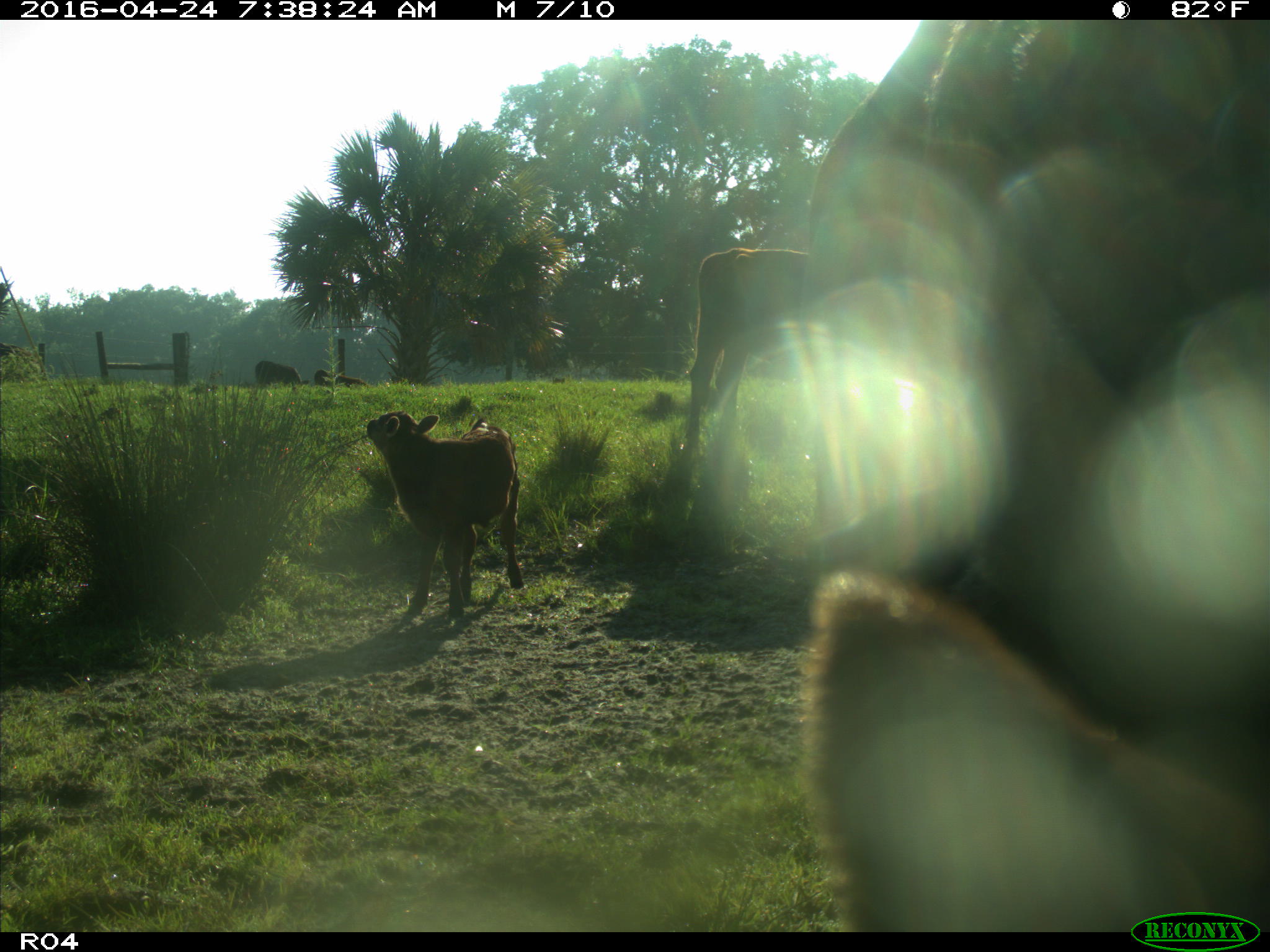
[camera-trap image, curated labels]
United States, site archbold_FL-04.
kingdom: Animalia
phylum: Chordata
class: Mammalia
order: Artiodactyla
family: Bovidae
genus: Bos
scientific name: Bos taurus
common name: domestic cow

==

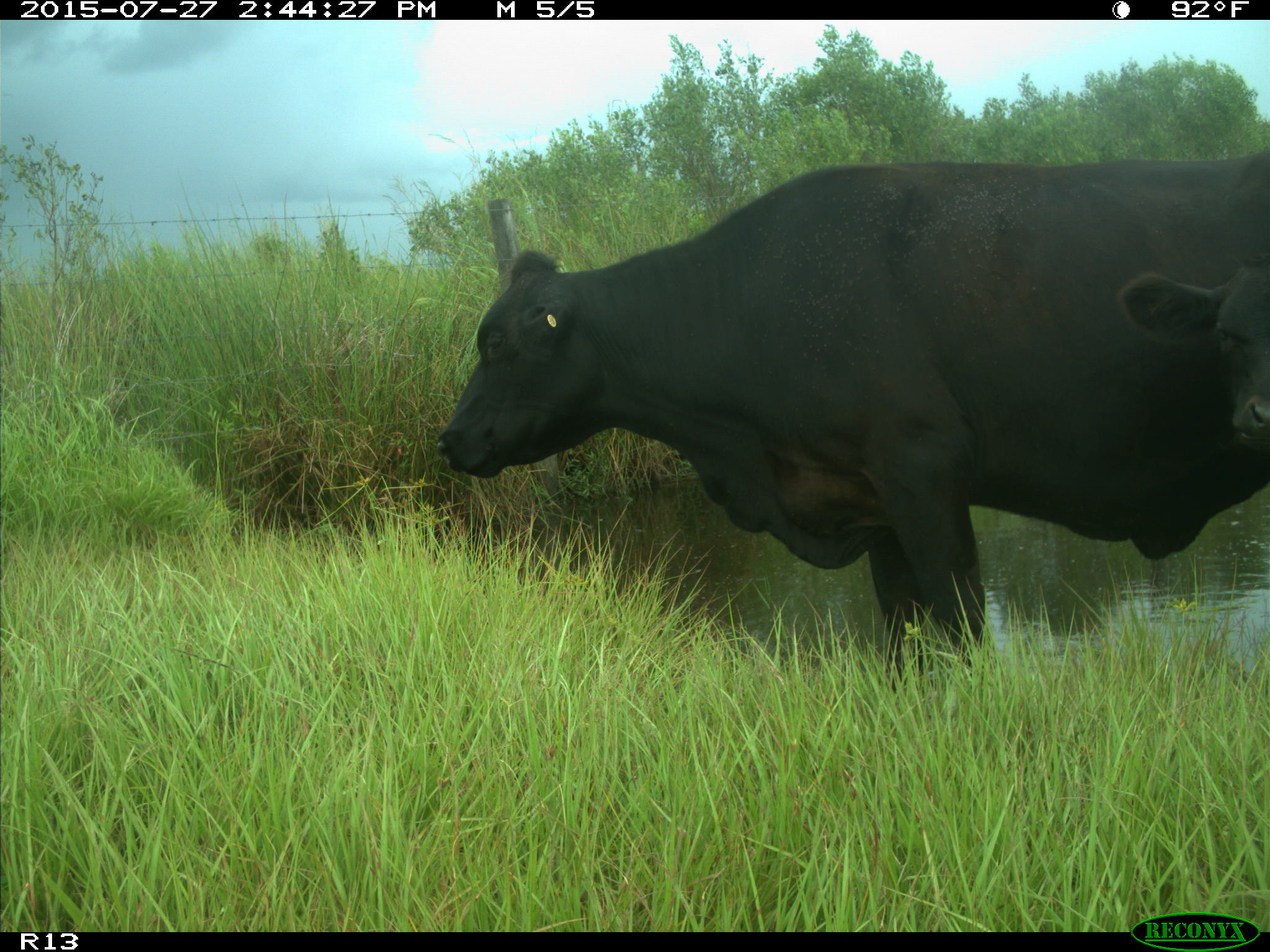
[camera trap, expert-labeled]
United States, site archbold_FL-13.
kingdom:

What is needed: Using the entries above, repeat only the lines from the one containing "order: Artiodactyla" through the one containing "common name: domestic cow", end lines included.

Completed task:
order: Artiodactyla
family: Bovidae
genus: Bos
scientific name: Bos taurus
common name: domestic cow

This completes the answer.